Obama making little headway with getting Congress to support attack on Syria

By on September 6, 2013

Nearly a week into President Obama’s campaign to convince Congress that airstrikes against Syria are necessary, he has achieved little headway against a wall of skepticism on Capitol Hill.

The president’s challenge is made more difficult by the fact that the two parties are splintered on the issue — and that lawmakers say they are hearing virtually no support for an attack from their constituents at home.

Rep. Justin Amash (R-Mich.), a libertarian who has taken on GOP hawks on National Security Agency surveillance and now Syria, tweeted Thursday: “If you’re voting yes on military action in #Syria, might as well start cleaning out your office. Unprecedented level of public opposition.”

Democrats are torn between their fear of crippling a Democratic president with a “no” vote and their anxiety that they might be repeating the mistakes of recent history in the Middle East and Afghanistan.

For Republicans, the debate over striking Syria has reopened a long-standing schism between the GOP’s internationalist and non-interventionist wings at a moment when the party is struggling to reinvent itself. The vote will be a test of some of the party’s possible 2016 presidential contenders, who until now have had the luxury of standing on the sidelines and criticizing Obama on foreign policy.

Given the dissent within their ranks, even the most influential of those who back the operation are showing little enthusiasm for urging their colleagues to come aboard.

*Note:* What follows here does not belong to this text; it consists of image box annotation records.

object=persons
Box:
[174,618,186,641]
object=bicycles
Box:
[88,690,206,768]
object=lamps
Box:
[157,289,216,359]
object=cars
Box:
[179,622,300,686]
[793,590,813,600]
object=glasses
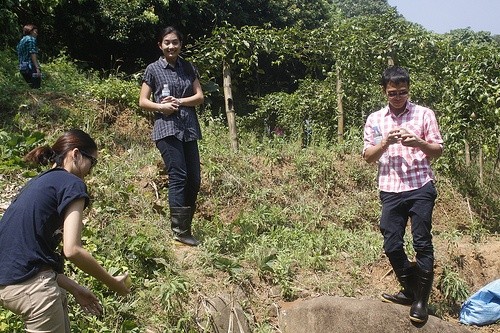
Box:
[386,89,408,98]
[80,152,98,167]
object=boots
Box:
[405,269,434,325]
[379,263,419,307]
[170,204,202,248]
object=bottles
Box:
[162,83,170,101]
[32,73,44,78]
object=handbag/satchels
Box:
[19,60,34,75]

In the House — where prospects for approval appear dimmer than they do in the Senate — Speaker John A. Boehner (R-Ohio) and Majority Leader Eric Cantor (R-Va.) have said they favor strikes but will not pressure other members on what they consider a “conscience vote.”

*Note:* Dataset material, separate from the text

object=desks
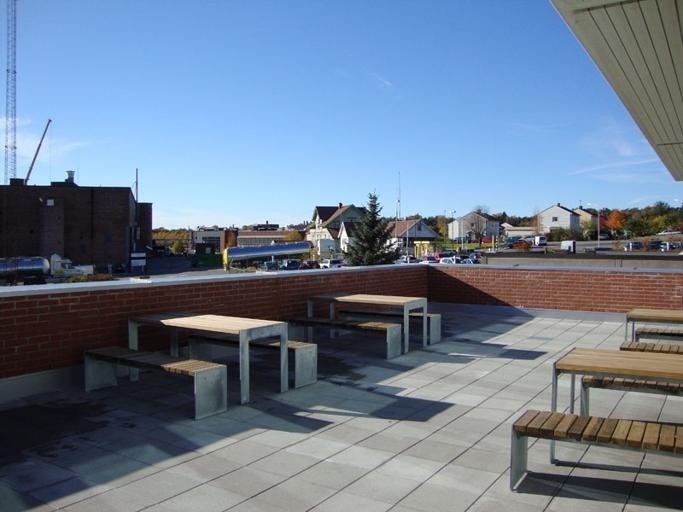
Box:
[126,312,289,406]
[624,309,683,340]
[306,294,427,353]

On the Democratic side, “I’m not exactly leading the charge,” House Minority Leader Nancy Pelosi told Time magazine. “But I’m supporting the president.”

On all sides, uncertainty remains over what would be achieved by attacking Syria over its alleged use of chemical weapons.

Lawmakers remain unconvinced that limited strikes proposed by Obama would shift the balance in a bloody civil war that appears tipped in favor of President Bashar al-Assad’s government. Or whether that is, in fact, what is desired.

“In order to justify action now against his regime and risk further escalating the conflict, the president must clearly identify what our national security interests are,” said Rep. Ileana Ros-Lehtinen (R-Fla.), who heads a House Foreign Affairs Committee panel on the Middle East.